Texto do documento
····················
Marcelo Módolo
Henrique Braga
Na canção “Metáfora”, o imortal Gilberto Gil advoga o direito à liberdade criativa para quem, com palavras, constrói peças artísticas. “Uma meta existe para ser um alvo / Mas quando o poeta diz ‘meta’ / Pode estar querendo dizer o inatingível”. Tal defesa encontra respaldo no que o senso comum chamaria de “licença poética”, a ideia de que, na criação artística, tudo seria permitido. Mas vejamos bem: para esse senso comum, isso seria facultado apenas à poesia.
O mesmo verso de Gilberto Gil, no entanto, para quem analisa os significados na perspectiva da enunciação ou da linguística cognitiva, remete a uma ideia mais ampla e central: a de que os sentidos não são estanques, mas socialmente construídos e, em certo sentido, negociados. Não é apenas na criação poética, portanto, que as palavras podem assumir significados não previstos. É o que se vê, recentemente, com o termo “adultização”.
····················
Dados registrados

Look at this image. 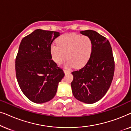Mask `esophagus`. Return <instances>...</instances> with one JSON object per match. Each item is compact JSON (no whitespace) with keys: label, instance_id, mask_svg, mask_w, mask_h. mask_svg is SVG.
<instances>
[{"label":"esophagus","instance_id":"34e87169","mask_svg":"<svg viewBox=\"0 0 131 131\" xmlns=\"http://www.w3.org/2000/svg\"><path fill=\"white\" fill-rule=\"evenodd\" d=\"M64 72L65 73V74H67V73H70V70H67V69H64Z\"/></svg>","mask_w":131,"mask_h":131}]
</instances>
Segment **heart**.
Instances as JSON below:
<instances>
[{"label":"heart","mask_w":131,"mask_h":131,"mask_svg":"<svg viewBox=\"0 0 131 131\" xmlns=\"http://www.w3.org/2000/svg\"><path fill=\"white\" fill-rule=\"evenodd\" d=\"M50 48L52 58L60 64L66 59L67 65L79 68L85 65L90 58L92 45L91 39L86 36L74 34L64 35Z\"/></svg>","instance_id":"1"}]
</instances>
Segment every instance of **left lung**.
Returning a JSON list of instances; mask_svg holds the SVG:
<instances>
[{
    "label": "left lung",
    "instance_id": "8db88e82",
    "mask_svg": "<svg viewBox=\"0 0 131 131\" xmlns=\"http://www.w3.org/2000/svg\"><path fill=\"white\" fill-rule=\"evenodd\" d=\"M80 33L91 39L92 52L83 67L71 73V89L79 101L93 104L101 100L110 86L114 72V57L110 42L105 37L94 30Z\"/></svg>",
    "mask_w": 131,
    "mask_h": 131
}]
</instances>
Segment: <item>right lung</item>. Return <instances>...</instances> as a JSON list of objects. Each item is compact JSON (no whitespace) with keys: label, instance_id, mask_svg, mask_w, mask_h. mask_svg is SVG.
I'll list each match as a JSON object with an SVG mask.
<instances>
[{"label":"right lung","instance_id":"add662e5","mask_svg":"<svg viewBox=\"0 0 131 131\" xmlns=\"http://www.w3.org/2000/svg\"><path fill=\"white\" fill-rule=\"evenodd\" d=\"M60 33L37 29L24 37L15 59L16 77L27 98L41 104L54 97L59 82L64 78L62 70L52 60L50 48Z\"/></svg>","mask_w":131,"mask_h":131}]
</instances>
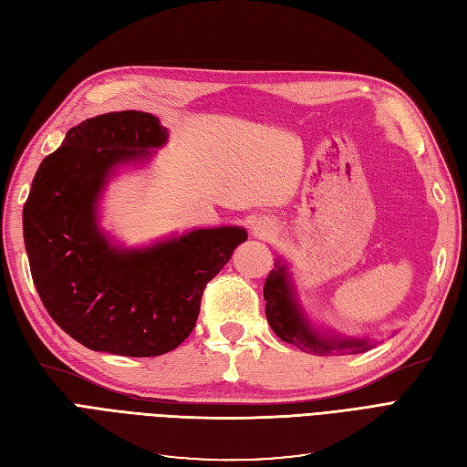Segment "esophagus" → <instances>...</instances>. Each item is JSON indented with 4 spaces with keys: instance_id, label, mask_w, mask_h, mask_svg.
····················
As tarefas
A – No texto sobre a canção “Metáfora”, que termo é citado como caso recente de palavra que assume significados não previstos?
B – Imprima, do texto sobre a canção “Metáfora”, o trecho de "Marcelo Módolo" até "apenas à poesia.".
C – Dê o que vem em seguida no texto sobre a canção “Metáfora”, a partir da última frase apresentada.

Respostas por tarefa
A – O termo “adultização”.

B –
Marcelo Módolo
Henrique Braga
Na canção “Metáfora”, o imortal Gilberto Gil advoga o direito à liberdade criativa para quem, com palavras, constrói peças artísticas. “Uma meta existe para ser um alvo / Mas quando o poeta diz ‘meta’ / Pode estar querendo dizer o inatingível”. Tal defesa encontra respaldo no que o senso comum chamaria de “licença poética”, a ideia de que, na criação artística, tudo seria permitido. Mas vejamos bem: para esse senso comum, isso seria facultado apenas à poesia.

C –
O vídeo de Felca e a popularização de um neologismo
O youtuber Felipe Brassanim, conhecido popularmente como Felca, tornou-se famoso nas redes sociais por seus vídeos cômicos. Curiosamente, porém, o influenciador ganhou notoriedade e rompeu as chamadas “bolhas” digitais ao tratar de um tema seriíssimo: a forma como adultos vêm expondo, nas redes sociais, menores sob a sua tutela, inclusive de forma erotizada, para conseguir audiência e, por conseguinte, “monetização” (para ganhar “bufunfa”, “grana”, “faz-me-rir”). No início do vídeo, há um alerta, informando que os temas tratados serão “abuso sexual infantil, pedofilia, sexualização precoce e adultização de crianças” (grifo nosso).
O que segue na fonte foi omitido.